The word itself doesn’t make much sense at first – if you translate Eselsbrücke literally, it means “Donkey Bridge” – and that probably doesn’t really ring a bell.
The closest English equivalent – “mnemonic” – isn’t really a piece of cake either. So let me explain.
An Eselsbrücke is usually a short and easily memorable line that is connected to something you want to remember.
It can start as easy as using it to remember the colours of the rainbow – red, orange, yellow, green, blue, indigo, violet.
If you just cant get the order right in your head, you can remember the following: Richard Of York Gave Battle In Vain.” Each first letter of each word is also the first letter of the colour.
The word Eselsbrücke is actually connected to a literal donkey bridge. Donkeys are quite hydrophobic and don’t even want to cross small rivers, because they can’t see the ground due to the reflecting water surface.
Back in the day, it was common to build bridges for them to cross said streams.

* Data section:
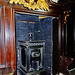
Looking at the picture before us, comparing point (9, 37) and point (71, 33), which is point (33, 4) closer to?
point (9, 37)

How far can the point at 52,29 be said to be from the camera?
8.09 ft

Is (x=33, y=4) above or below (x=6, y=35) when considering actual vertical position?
above

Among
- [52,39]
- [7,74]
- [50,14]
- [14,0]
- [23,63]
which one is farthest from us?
[23,63]

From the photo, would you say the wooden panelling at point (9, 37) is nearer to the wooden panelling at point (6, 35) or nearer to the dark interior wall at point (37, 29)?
the wooden panelling at point (6, 35)

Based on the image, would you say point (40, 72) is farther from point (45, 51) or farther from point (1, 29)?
point (1, 29)

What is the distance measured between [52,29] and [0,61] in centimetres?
149

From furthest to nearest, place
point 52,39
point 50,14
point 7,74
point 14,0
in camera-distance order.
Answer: point 52,39 < point 50,14 < point 14,0 < point 7,74

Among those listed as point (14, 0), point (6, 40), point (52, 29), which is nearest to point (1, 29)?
point (6, 40)

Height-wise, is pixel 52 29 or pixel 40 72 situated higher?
pixel 52 29

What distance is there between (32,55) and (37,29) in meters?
0.88

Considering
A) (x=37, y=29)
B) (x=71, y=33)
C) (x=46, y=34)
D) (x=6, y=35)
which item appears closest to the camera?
(x=6, y=35)

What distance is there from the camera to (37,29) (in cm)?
298

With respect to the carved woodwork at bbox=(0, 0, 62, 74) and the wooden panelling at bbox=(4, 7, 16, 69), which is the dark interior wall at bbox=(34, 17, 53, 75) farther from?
the wooden panelling at bbox=(4, 7, 16, 69)

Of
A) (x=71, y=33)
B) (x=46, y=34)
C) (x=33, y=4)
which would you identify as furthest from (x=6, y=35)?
(x=71, y=33)
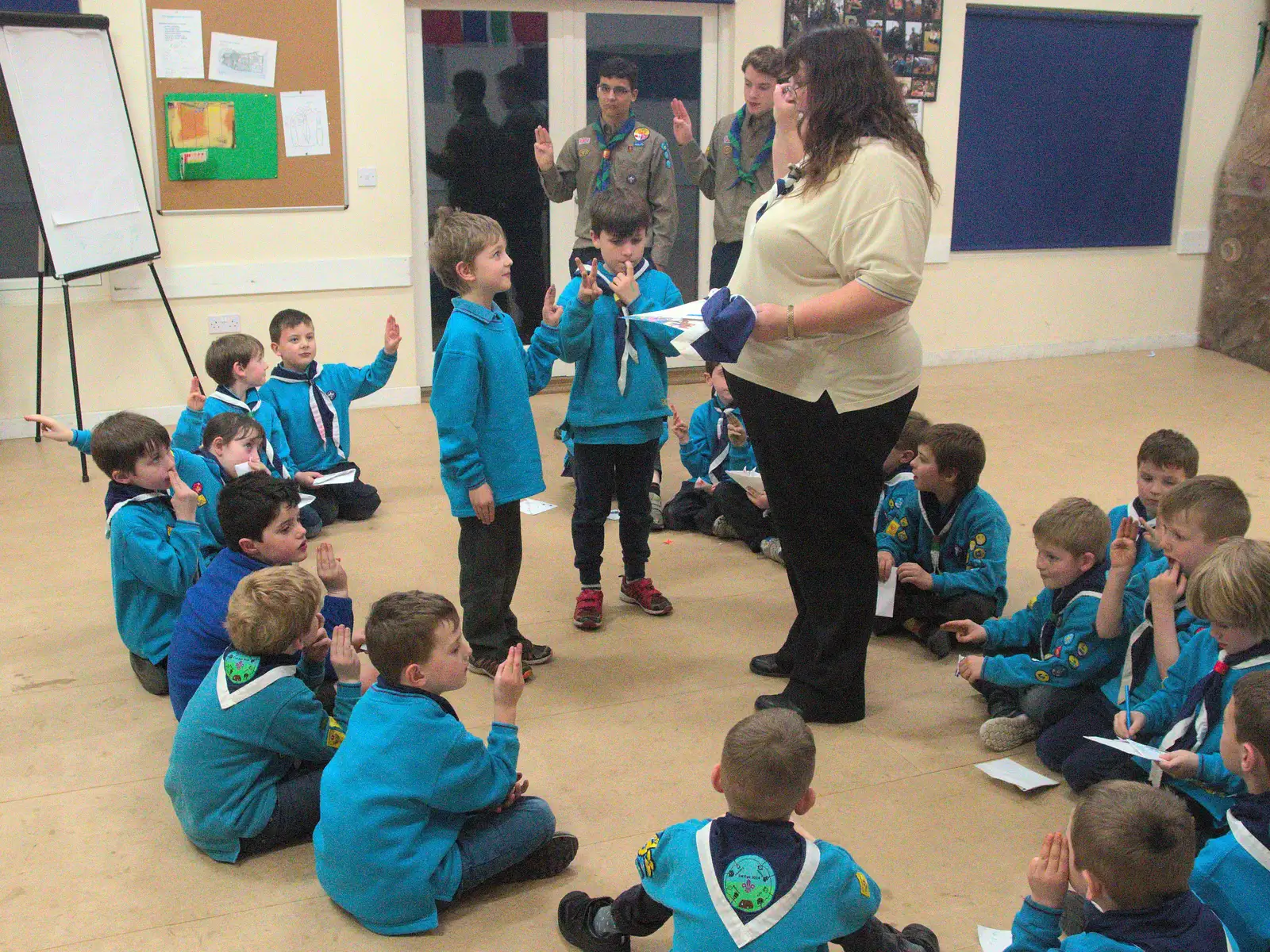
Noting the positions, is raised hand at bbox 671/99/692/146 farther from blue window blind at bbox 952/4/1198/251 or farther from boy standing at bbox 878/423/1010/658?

* Set exercise:
Pick up the passage on the German word Eselsbrücke after its final sentence and carry it on.

* Right answer:
Connected to that, a figurative Eselsbrücke is a bypass that, even though it might mean a higher effort, makes it easier for you to reach a goal.
An Eselsbrücke can have many forms, and some students even make some sort of a game of it. They try to think of as many Eselsbrücken as possible, as well as making them as fun as possible.
This is all fun and games until you need an Eselsbrücke to remind yourself of another Eselsbrücke.
The YouTube channel simpleclub explains some typical 'Eselsbrücken' in German.
Here are some Examples for German Eselsbrücken and their English equivalent:
To remember the planets in the right order:
Mein Vater Erklärt Mir Jeden Sonntag Unseren Nachthimmel.
My Very Educated Mother Just Served Us Nachos
To remember cardinal points:
Nie Ohne Seife Waschen
Naughty Elephants Spray Water
To remember the strings of a guitar EADGHE/EADGBE:
Eine Alte Dame Ging Hering Essen.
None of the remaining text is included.